Мы часто говорим о моральном облике человека. Эта графа в анкете – главная при разрешении выезда за границу. Хотелось бы знать, а какова цена человеку, который однозначен, как телеграфный столб?

Партийные работники, если выстроить их по ранжиру – матрёшка в матрёшке. Они должны быть точно сработаны, чтобы лезли одна в другую.

Разобраться, мы ведь тоже матрёшки. Всё видим, всё знаем, и ни одной попытки протеста. Протест – опасная игра, заранее проигранная битва, в эту игру у нас давно не играют.

Модильяни, говорят, нарисовал отца семейства. Тому портрет не понравился, не нашел сходства.. Прошло лет двадцать, отец умер. Сын, разбирая фамильный хлам, обнаружил портрет, с которого на него смотрело его же собственное лицо. Художник опередил жизнь, изобразив то, что должно было быть через два десятилетия, верно разгадал тайну генов.

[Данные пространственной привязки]
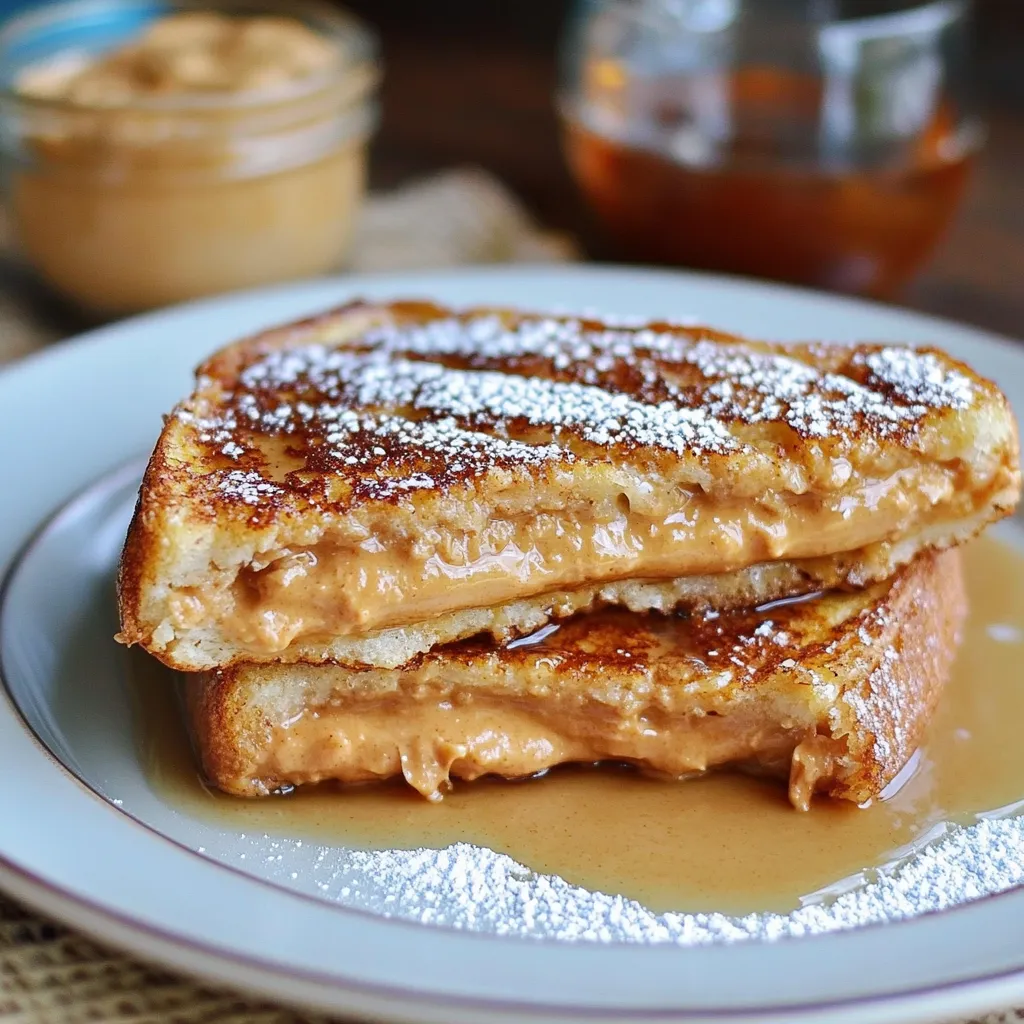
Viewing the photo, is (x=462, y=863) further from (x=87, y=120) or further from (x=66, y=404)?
(x=87, y=120)

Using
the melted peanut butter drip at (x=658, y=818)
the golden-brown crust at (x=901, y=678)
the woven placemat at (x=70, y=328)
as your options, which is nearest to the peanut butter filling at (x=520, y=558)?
the golden-brown crust at (x=901, y=678)

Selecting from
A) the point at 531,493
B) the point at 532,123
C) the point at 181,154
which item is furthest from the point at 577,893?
the point at 532,123

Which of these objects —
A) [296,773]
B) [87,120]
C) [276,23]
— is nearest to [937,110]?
[276,23]

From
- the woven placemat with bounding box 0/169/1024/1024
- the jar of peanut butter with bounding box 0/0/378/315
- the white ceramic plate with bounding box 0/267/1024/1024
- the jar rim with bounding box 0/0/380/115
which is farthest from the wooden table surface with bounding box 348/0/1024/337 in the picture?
the white ceramic plate with bounding box 0/267/1024/1024

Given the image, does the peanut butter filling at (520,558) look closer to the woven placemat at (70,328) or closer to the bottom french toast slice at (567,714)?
the bottom french toast slice at (567,714)

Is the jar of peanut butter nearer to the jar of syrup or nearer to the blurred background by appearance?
the blurred background

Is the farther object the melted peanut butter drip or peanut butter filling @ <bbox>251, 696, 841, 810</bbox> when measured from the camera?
peanut butter filling @ <bbox>251, 696, 841, 810</bbox>

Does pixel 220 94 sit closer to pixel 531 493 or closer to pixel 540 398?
pixel 540 398
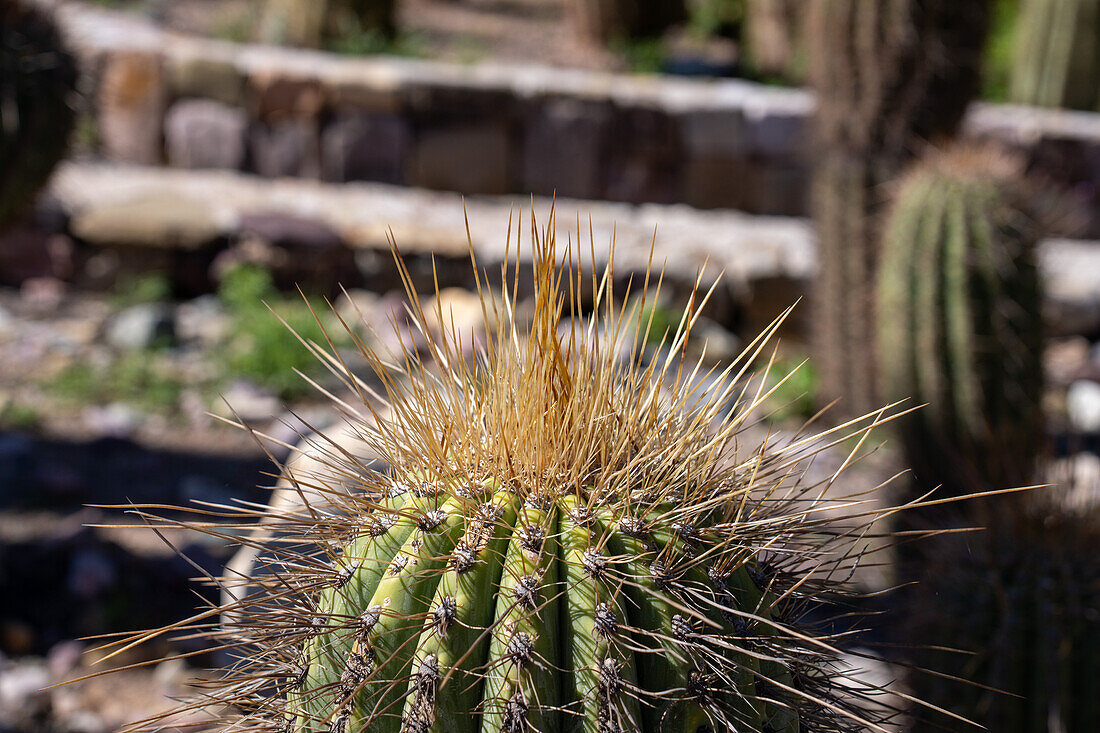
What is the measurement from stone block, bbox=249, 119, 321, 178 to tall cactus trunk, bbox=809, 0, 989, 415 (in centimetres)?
391

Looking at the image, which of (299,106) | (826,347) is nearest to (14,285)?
(299,106)

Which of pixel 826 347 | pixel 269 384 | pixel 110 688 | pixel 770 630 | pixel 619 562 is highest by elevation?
pixel 619 562

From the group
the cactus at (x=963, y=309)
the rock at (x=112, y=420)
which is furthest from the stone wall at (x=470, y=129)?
the cactus at (x=963, y=309)

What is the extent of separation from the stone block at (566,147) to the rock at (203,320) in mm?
2523

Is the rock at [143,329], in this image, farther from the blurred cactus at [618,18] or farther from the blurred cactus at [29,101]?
the blurred cactus at [618,18]

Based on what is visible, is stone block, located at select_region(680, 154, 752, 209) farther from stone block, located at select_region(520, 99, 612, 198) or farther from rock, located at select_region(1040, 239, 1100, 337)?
rock, located at select_region(1040, 239, 1100, 337)


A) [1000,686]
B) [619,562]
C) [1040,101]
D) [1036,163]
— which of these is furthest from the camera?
[1040,101]

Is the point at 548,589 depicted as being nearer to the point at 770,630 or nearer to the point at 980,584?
the point at 770,630

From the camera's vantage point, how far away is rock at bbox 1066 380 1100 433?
4652 millimetres

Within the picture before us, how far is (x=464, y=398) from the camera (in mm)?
1178

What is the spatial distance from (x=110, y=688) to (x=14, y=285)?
3735 mm

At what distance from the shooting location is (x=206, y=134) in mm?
6766

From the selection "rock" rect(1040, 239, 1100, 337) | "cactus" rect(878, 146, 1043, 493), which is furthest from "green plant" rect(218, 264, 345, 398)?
"rock" rect(1040, 239, 1100, 337)

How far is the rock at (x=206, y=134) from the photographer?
6.76 m
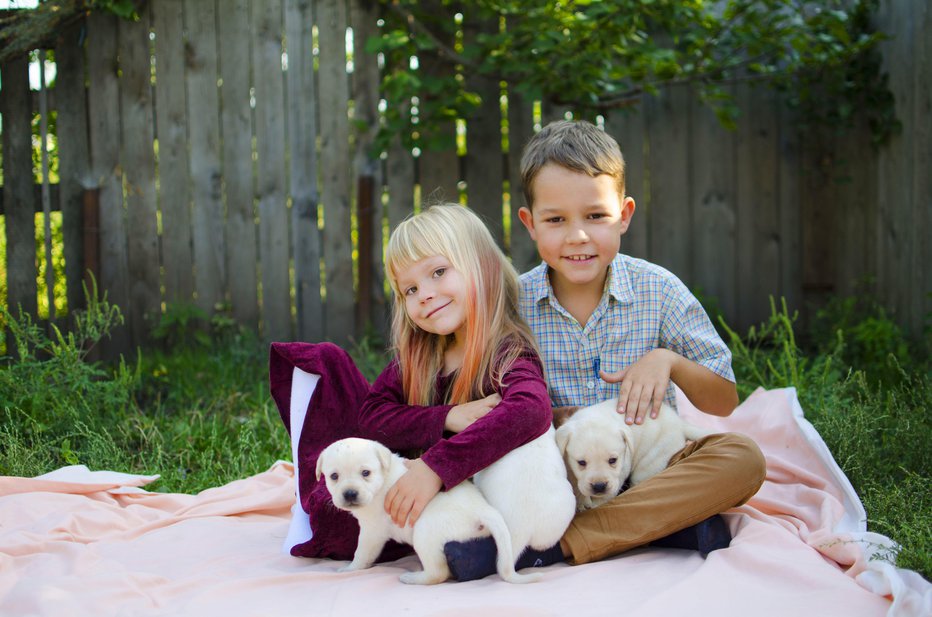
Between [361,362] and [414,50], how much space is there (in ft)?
6.31

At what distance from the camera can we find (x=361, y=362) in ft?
16.9

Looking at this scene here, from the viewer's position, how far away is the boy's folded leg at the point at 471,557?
7.97 ft

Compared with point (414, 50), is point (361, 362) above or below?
below

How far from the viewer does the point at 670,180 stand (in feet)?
19.2

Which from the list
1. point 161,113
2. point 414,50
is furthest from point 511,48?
point 161,113

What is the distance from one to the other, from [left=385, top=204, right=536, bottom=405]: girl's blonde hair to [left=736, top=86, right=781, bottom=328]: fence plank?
3.35 metres

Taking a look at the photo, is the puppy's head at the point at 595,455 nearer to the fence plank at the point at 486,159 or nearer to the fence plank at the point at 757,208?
the fence plank at the point at 486,159

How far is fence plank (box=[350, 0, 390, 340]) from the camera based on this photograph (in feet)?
18.6

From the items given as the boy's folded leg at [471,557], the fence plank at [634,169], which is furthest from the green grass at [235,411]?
the fence plank at [634,169]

Цель задания: Замените в исходном тексте «телеграфный столб» на «фонарный столб» и перепишите отрывок, начиная со слов «Мы часто говорим» и до слов «разгадал тайну генов.» включительно.

Ответ к упражнению:
Мы часто говорим о моральном облике человека. Эта графа в анкете – главная при разрешении выезда за границу. Хотелось бы знать, а какова цена человеку, который однозначен, как фонарный столб?

Партийные работники, если выстроить их по ранжиру – матрёшка в матрёшке. Они должны быть точно сработаны, чтобы лезли одна в другую.

Разобраться, мы ведь тоже матрёшки. Всё видим, всё знаем, и ни одной попытки протеста. Протест – опасная игра, заранее проигранная битва, в эту игру у нас давно не играют.

Модильяни, говорят, нарисовал отца семейства. Тому портрет не понравился, не нашел сходства.. Прошло лет двадцать, отец умер. Сын, разбирая фамильный хлам, обнаружил портрет, с которого на него смотрело его же собственное лицо. Художник опередил жизнь, изобразив то, что должно было быть через два десятилетия, верно разгадал тайну генов.